From Florida:
Four Central Florida middle school students were arrested Monday for allegedly ripping off the clothes off classmates and then snapping photos with their cell phones, according to a Local 6 News report.Investigators said the boys, ages 12, 13 and 14 years old, attacked the girls Friday at Tavares Middle School in Lake County, Fla., in the back of a school bus. The boys then allegedly groped the girls and took pictures of them.
Cell phone video allegedly showed one of the girls screaming for help while the boys touch her breasts, according to the report.
Police said the attack continued after the boys got off the bus when they pulled another girl by her hair. When she fell, detectives said they put their hands up her skirt.
Here's a thought. How about putting the parents of these creatures in a room with the dads and brothers of the girls who were raped (and yes, as far as I'm concerned, this was rape)?
And where was the bus driver during all this? Probably too scared to do anything, figuring one or more of these animals had guns.
There had to be a failure in the school too. Tolerating cell phones with cameras, for example. This sort of behaviour had to be then end point of a sequence of progressively more aggressive acts. The school had to have seen some red flags at some point.
But then Tavares Middle School has had serious problems. From 1999:
Ninety-seven school districts in 34 states will be able to recruit, hire and train middle school drug prevention and school safety coordinators under nearly $35 million in grants announced today by U.S. Secretary of Education Richard W. Riley.Districts with significant drug, discipline and violence problems in middle schools were eligible for the competitive grants. The department identified schools with "significant problems" as those in which at least one student was, within the previous year, suspended, expelled or transferred to an alternative school or program for possession, distribution or use of alcohol, tobacco or drugs, or for the possession or use of a weapon. Also eligible were schools that referred at least five students for substance abuse treatment or suspended, expelled or transferred for physical attacks or fights five students to alternative schools.
Tavares is on the list.
In 1995, Joey Summerall, 13, was shot and killed by Keith Eugene Johnson, 14. Joey was shot in a school hallway, suffering 13 shots from a 9mm semiautomatic pistol:
Eighth-grader Keith Eugene Johnson, 14, was kicked out of his house today. He goes to school and encounters Joey Summerall, who had tried to pick fights with him in the past. Keith pulls out a 9mm semiautomatic pistol and empties the clip into Joey, killing the 13-year-old classmate for "running off at the mouth" on him.
In 1997:
The board voted to pay $37,500 to settle the suit, which was brought by a mother whose daughter said she was raped in a storage closet at Tavares Middle School by another student.The mother claimed her daughter and the other students were not adequately supervised.
Cecelia Bonifay, the school board's attorney, denied that the board did anything wrong.
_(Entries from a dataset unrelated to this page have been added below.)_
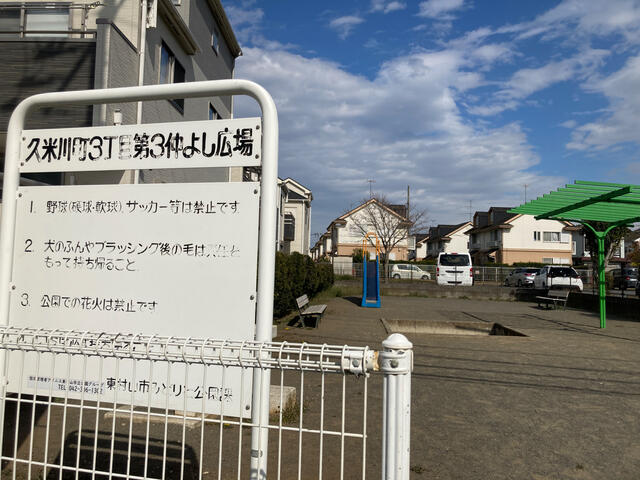 久米川町三丁目第3仲よし広場 - 東村山市久米川町/公園 | Yahoo!マップ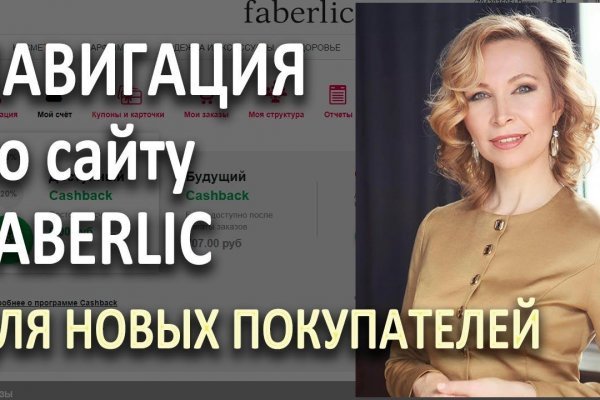 Kraken рабочая ссылка onion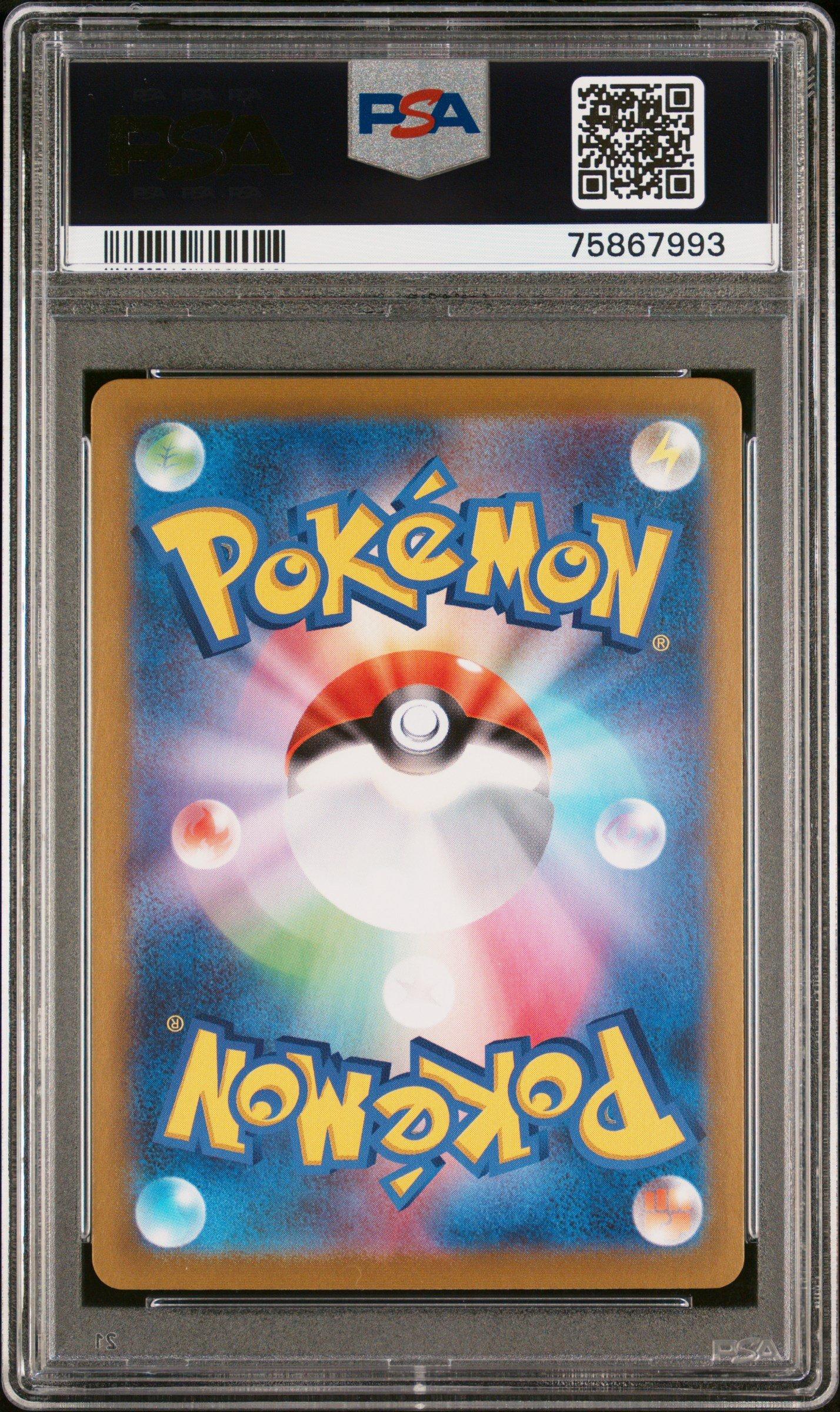 2021 Pokemon Japanese Promo Card Pack 25th Anniversary Edition 001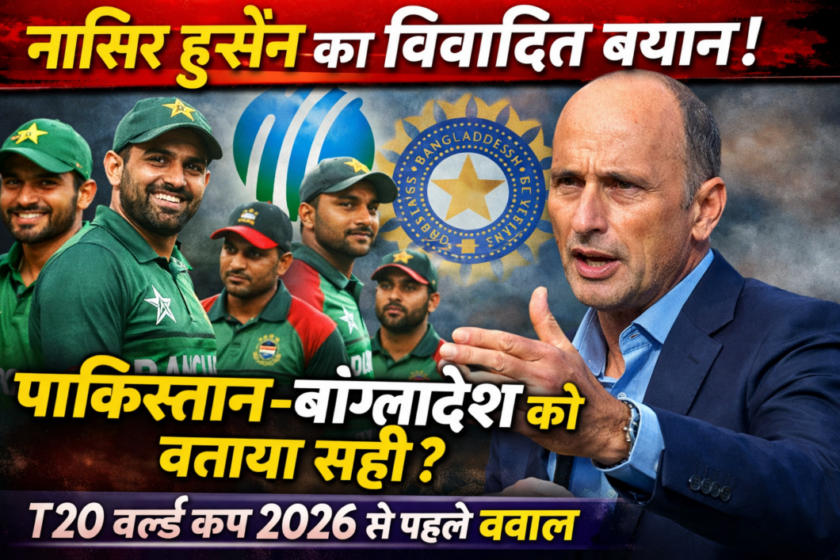 Nasser Hussain's bad statement justified Pakistan and Bangladesh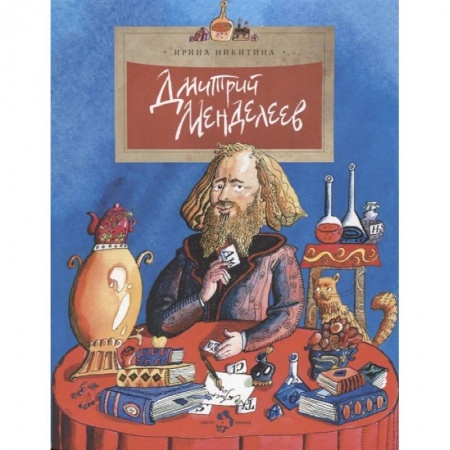 Наука. Техника. Транспорт, книга Дмитрий Менделеев заказать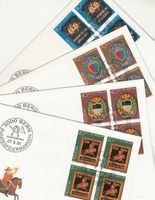 SBK B190 - B193 im 4er-Block FDC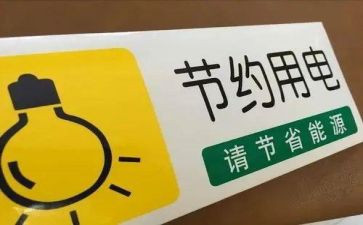 2024春节电影观后感7篇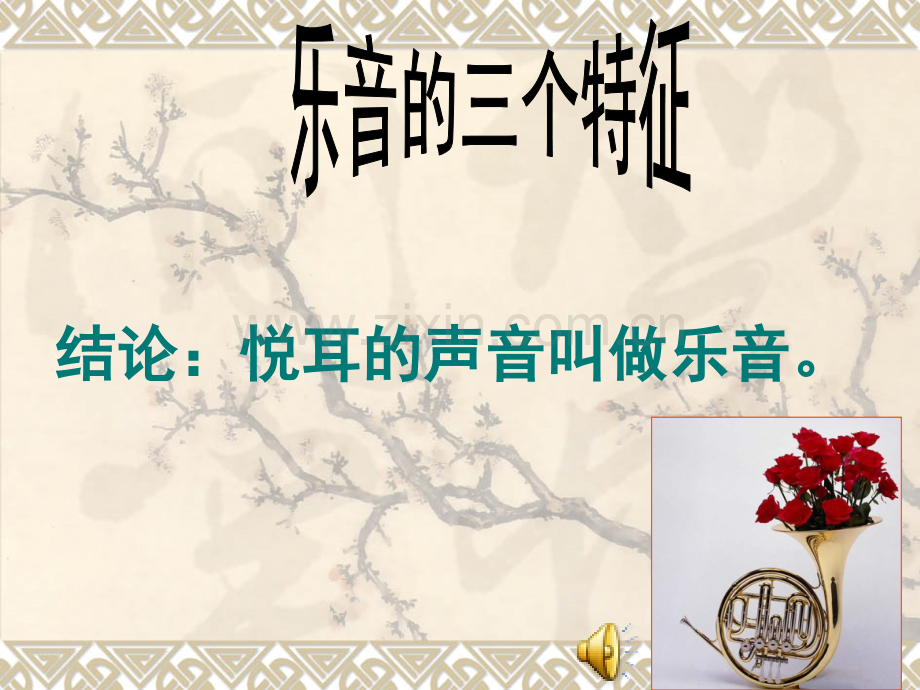 乐音的三个特性分析.pptx_第1页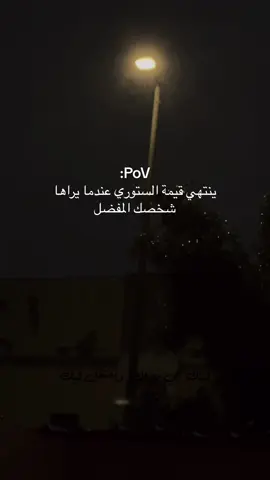 #CapCut #اكسبلور #اكسبلورexplore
But the school is trying to crack down. From 1995:
Bonnie Turner was suspended from Tavares Middle School for having Tylenol in her backpack, and will not be allowed to take classes this fall until she completes a "substance-abuse awareness'' course.Jay Marshall, supervisor of student services, defended the policy. "A student is not to have any kind of medication on their person ... because they are potentially dangerous to students that would ingest them. People commit suicide by taking Tylenol.''
Well, maybe they are tough on drugs, but apparently sexual crimes are another matter:
Girls at a middle school in Lake County say their gym teacher is a peeping tom. The girls claim their male gym teacher watches them change clothes in the locker room and parents say the school isn't doing anything about it.A Tavares Middle School teacher is under investigation after several students claimed he was peeping into the girl's locker room. One parent says she's taken her daughter out of school and she wants the veteran coach fired.
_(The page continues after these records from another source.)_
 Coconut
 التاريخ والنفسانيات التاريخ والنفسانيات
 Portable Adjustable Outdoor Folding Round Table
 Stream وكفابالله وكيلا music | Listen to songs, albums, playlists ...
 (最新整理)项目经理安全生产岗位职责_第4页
Coach Ray Walters allegedly opened up the girl's locker room door while at least four students were changing. Backlin says, when a girl looked up, that's when Walters started yelling for another coach. The school principal says Coach Walters was in the area because he was looking for a female coach.
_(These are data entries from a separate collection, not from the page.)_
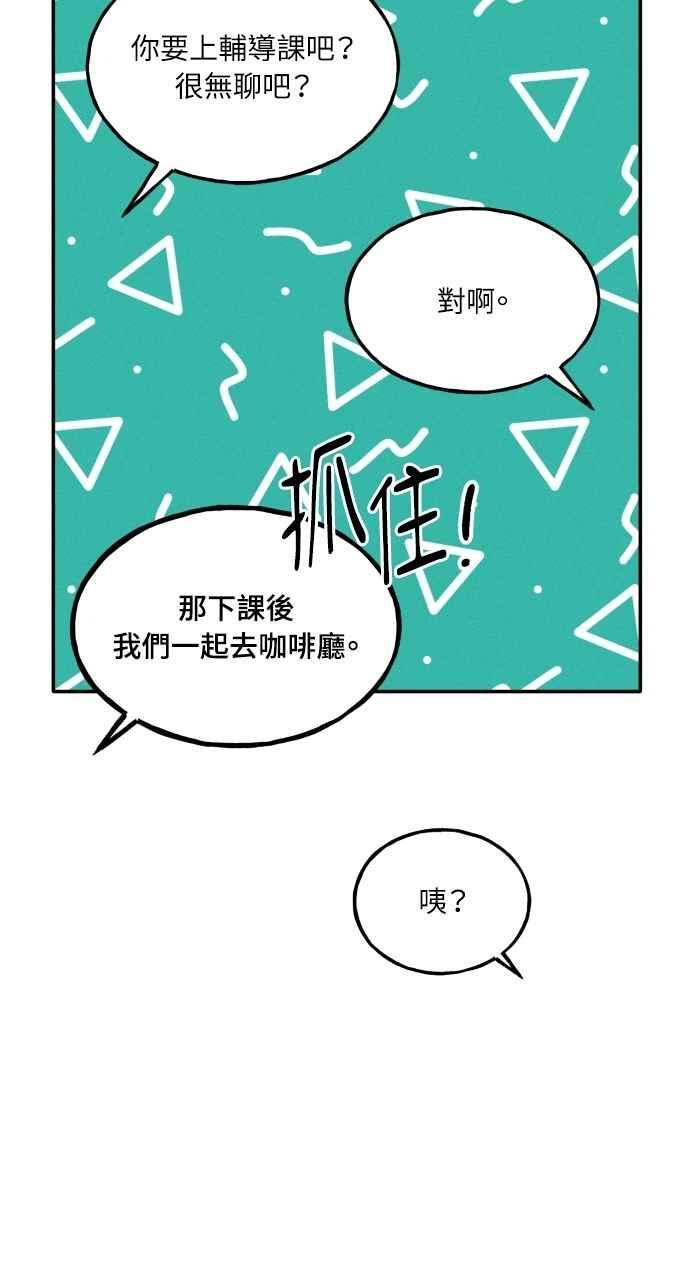 第75话 (最终话) 第22页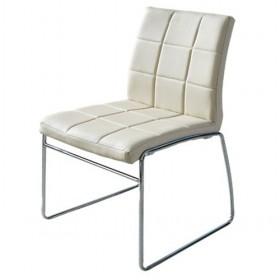 White Delicated Upholstered Leather Dining Chair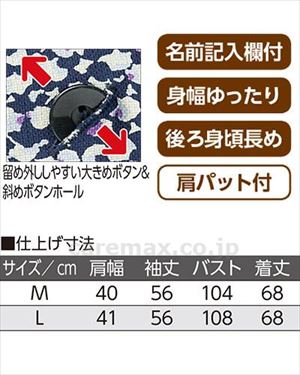 らくらく後ろ長めブラウス / 98756-01 M パープル(cm-470213)[枚]
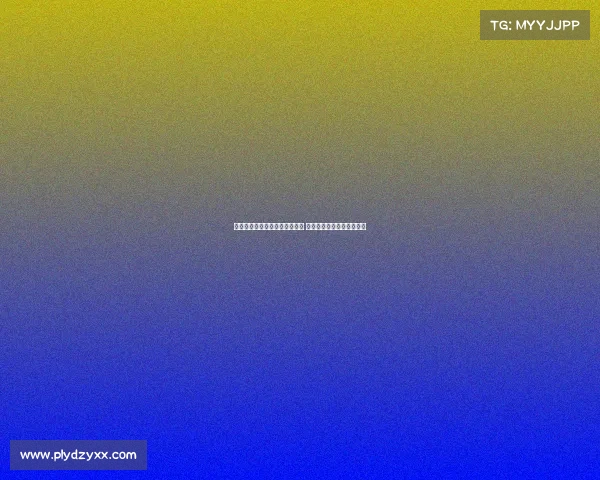 科贝尔：皇马具备个人能力优势 我们需进一步提升整体水平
A former student says this type of behavior is nothing new; it has been going on for years. In fact, Jackie Pelchat says the coach made sexual innuendoes to her when she was in the 7th grade.
"He sexually harass you, he'll watch you change your clothes, he'll give you sexual innuendoes; when you walk by, he'll tap your butt and all kinds of stuff," says Pelchat.
She claims she reported it, but nothing ever was done.
Who thinks school vouchers are a bad idea?